*EXERCISE DIRECTIONS:*
Set out every line of the listing below as a Markdown table with two columns, Row for a running number and Line for the line's text, skipping blank lines.

[Start]

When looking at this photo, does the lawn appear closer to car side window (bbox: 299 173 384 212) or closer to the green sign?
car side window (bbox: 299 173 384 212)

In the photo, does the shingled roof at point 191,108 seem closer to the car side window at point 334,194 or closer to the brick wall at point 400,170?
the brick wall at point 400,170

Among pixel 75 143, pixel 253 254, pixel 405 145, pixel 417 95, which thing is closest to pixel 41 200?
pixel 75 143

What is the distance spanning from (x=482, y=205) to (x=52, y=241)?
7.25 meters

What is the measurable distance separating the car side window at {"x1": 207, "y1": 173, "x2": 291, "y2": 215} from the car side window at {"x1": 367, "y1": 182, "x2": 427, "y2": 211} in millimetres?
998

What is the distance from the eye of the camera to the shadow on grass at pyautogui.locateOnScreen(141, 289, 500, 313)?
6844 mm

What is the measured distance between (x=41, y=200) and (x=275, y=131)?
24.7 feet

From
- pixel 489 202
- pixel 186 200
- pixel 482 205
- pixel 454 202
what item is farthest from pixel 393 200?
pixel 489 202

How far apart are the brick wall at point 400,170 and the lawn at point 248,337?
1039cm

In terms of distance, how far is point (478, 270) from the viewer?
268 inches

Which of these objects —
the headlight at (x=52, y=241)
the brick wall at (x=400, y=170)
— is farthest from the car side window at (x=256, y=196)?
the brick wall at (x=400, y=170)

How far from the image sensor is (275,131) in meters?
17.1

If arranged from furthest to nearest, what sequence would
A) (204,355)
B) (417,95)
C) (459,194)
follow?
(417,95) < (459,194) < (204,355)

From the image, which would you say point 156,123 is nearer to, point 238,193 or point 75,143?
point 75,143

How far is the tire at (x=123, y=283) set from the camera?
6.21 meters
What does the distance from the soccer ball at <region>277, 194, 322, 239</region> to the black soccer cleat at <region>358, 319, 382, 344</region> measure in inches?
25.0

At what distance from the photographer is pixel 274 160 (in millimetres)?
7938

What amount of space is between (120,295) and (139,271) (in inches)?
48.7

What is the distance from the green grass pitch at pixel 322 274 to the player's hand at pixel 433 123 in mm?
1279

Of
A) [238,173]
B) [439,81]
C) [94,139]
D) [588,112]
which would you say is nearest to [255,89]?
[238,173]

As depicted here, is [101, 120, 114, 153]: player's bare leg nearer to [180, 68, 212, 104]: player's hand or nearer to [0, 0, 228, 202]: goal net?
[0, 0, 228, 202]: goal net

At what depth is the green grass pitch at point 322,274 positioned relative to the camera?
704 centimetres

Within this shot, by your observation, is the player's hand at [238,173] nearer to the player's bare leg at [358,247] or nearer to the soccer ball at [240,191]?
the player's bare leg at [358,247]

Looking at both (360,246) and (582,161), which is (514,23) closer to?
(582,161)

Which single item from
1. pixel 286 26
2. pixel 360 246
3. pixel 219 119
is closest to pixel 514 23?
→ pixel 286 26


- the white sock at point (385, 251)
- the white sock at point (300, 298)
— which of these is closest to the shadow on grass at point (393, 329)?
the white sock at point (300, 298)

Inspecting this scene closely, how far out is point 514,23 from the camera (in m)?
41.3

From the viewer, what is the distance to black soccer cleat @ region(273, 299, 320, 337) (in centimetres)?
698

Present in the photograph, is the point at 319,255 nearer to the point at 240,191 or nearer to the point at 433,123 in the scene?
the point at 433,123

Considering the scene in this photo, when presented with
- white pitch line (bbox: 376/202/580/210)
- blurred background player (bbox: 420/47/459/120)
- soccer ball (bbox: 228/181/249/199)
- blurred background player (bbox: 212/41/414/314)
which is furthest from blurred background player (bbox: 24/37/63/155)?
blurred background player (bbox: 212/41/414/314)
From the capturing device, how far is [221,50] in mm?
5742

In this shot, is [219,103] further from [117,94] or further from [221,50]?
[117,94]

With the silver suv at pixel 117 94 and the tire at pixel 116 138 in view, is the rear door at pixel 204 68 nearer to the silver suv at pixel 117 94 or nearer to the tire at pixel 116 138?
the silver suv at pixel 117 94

[End]

*OUTPUT FOR THIS TASK:*
| Row | Line |
|---|---|
| 1 | When looking at this photo, does the lawn appear closer to car side window (bbox: 299 173 384 212) or closer to the green sign? |
| 2 | car side window (bbox: 299 173 384 212) |
| 3 | In the photo, does the shingled roof at point 191,108 seem closer to the car side window at point 334,194 or closer to the brick wall at point 400,170? |
| 4 | the brick wall at point 400,170 |
| 5 | Among pixel 75 143, pixel 253 254, pixel 405 145, pixel 417 95, which thing is closest to pixel 41 200? |
| 6 | pixel 75 143 |
| 7 | What is the distance spanning from (x=482, y=205) to (x=52, y=241)? |
| 8 | 7.25 meters |
| 9 | What is the measurable distance separating the car side window at {"x1": 207, "y1": 173, "x2": 291, "y2": 215} from the car side window at {"x1": 367, "y1": 182, "x2": 427, "y2": 211} in millimetres? |
| 10 | 998 |
| 11 | What is the distance from the eye of the camera to the shadow on grass at pyautogui.locateOnScreen(141, 289, 500, 313)? |
| 12 | 6844 mm |
| 13 | What is the measured distance between (x=41, y=200) and (x=275, y=131)? |
| 14 | 24.7 feet |
| 15 | From |
| 16 | - pixel 489 202 |
| 17 | - pixel 186 200 |
| 18 | - pixel 482 205 |
| 19 | - pixel 454 202 |
| 20 | what item is farthest from pixel 393 200? |
| 21 | pixel 489 202 |
| 22 | How far apart are the brick wall at point 400,170 and the lawn at point 248,337? |
| 23 | 1039cm |
| 24 | In terms of distance, how far is point (478, 270) from the viewer? |
| 25 | 268 inches |
| 26 | Which of these objects — |
| 27 | the headlight at (x=52, y=241) |
| 28 | the brick wall at (x=400, y=170) |
| 29 | — is farthest from the car side window at (x=256, y=196)? |
| 30 | the brick wall at (x=400, y=170) |
| 31 | How far from the image sensor is (275,131) in meters? |
| 32 | 17.1 |
| 33 | If arranged from furthest to nearest, what sequence would |
| 34 | A) (204,355) |
| 35 | B) (417,95) |
| 36 | C) (459,194) |
| 37 | follow? |
| 38 | (417,95) < (459,194) < (204,355) |
| 39 | From the image, which would you say point 156,123 is nearer to, point 238,193 or point 75,143? |
| 40 | point 75,143 |
| 41 | How far is the tire at (x=123, y=283) set from the camera? |
| 42 | 6.21 meters |
| 43 | What does the distance from the soccer ball at <region>277, 194, 322, 239</region> to the black soccer cleat at <region>358, 319, 382, 344</region> measure in inches? |
| 44 | 25.0 |
| 45 | At what distance from the photographer is pixel 274 160 (in millimetres)? |
| 46 | 7938 |
| 47 | What amount of space is between (120,295) and (139,271) (in inches)? |
| 48 | 48.7 |
| 49 | What is the distance from the green grass pitch at pixel 322 274 to the player's hand at pixel 433 123 in mm? |
| 50 | 1279 |
| 51 | Of |
| 52 | A) [238,173] |
| 53 | B) [439,81] |
| 54 | C) [94,139] |
| 55 | D) [588,112] |
| 56 | which would you say is nearest to [255,89]? |
| 57 | [238,173] |
| 58 | As depicted here, is [101, 120, 114, 153]: player's bare leg nearer to [180, 68, 212, 104]: player's hand or nearer to [0, 0, 228, 202]: goal net? |
| 59 | [0, 0, 228, 202]: goal net |
| 60 | At what depth is the green grass pitch at point 322,274 positioned relative to the camera? |
| 61 | 704 centimetres |
| 62 | Within this shot, by your observation, is the player's hand at [238,173] nearer to the player's bare leg at [358,247] or nearer to the soccer ball at [240,191]? |
| 63 | the player's bare leg at [358,247] |
| 64 | Looking at both (360,246) and (582,161), which is (514,23) closer to? |
| 65 | (582,161) |
| 66 | Which single item from |
| 67 | 1. pixel 286 26 |
| 68 | 2. pixel 360 246 |
| 69 | 3. pixel 219 119 |
| 70 | is closest to pixel 514 23? |
| 71 | → pixel 286 26 |
| 72 | - the white sock at point (385, 251) |
| 73 | - the white sock at point (300, 298) |
| 74 | — which of these is closest to the shadow on grass at point (393, 329)? |
| 75 | the white sock at point (300, 298) |
| 76 | Inspecting this scene closely, how far out is point 514,23 from the camera (in m)? |
| 77 | 41.3 |
| 78 | From the viewer, what is the distance to black soccer cleat @ region(273, 299, 320, 337) (in centimetres)? |
| 79 | 698 |
| 80 | Present in the photograph, is the point at 319,255 nearer to the point at 240,191 or nearer to the point at 433,123 in the scene? |
| 81 | the point at 433,123 |
| 82 | Considering the scene in this photo, when presented with |
| 83 | - white pitch line (bbox: 376/202/580/210) |
| 84 | - blurred background player (bbox: 420/47/459/120) |
| 85 | - soccer ball (bbox: 228/181/249/199) |
| 86 | - blurred background player (bbox: 212/41/414/314) |
| 87 | which is furthest from blurred background player (bbox: 24/37/63/155)? |
| 88 | blurred background player (bbox: 212/41/414/314) |
| 89 | From the capturing device, how far is [221,50] in mm? |
| 90 | 5742 |
| 91 | In this shot, is [219,103] further from [117,94] or further from [221,50]? |
| 92 | [117,94] |
| 93 | With the silver suv at pixel 117 94 and the tire at pixel 116 138 in view, is the rear door at pixel 204 68 nearer to the silver suv at pixel 117 94 or nearer to the tire at pixel 116 138? |
| 94 | the silver suv at pixel 117 94 |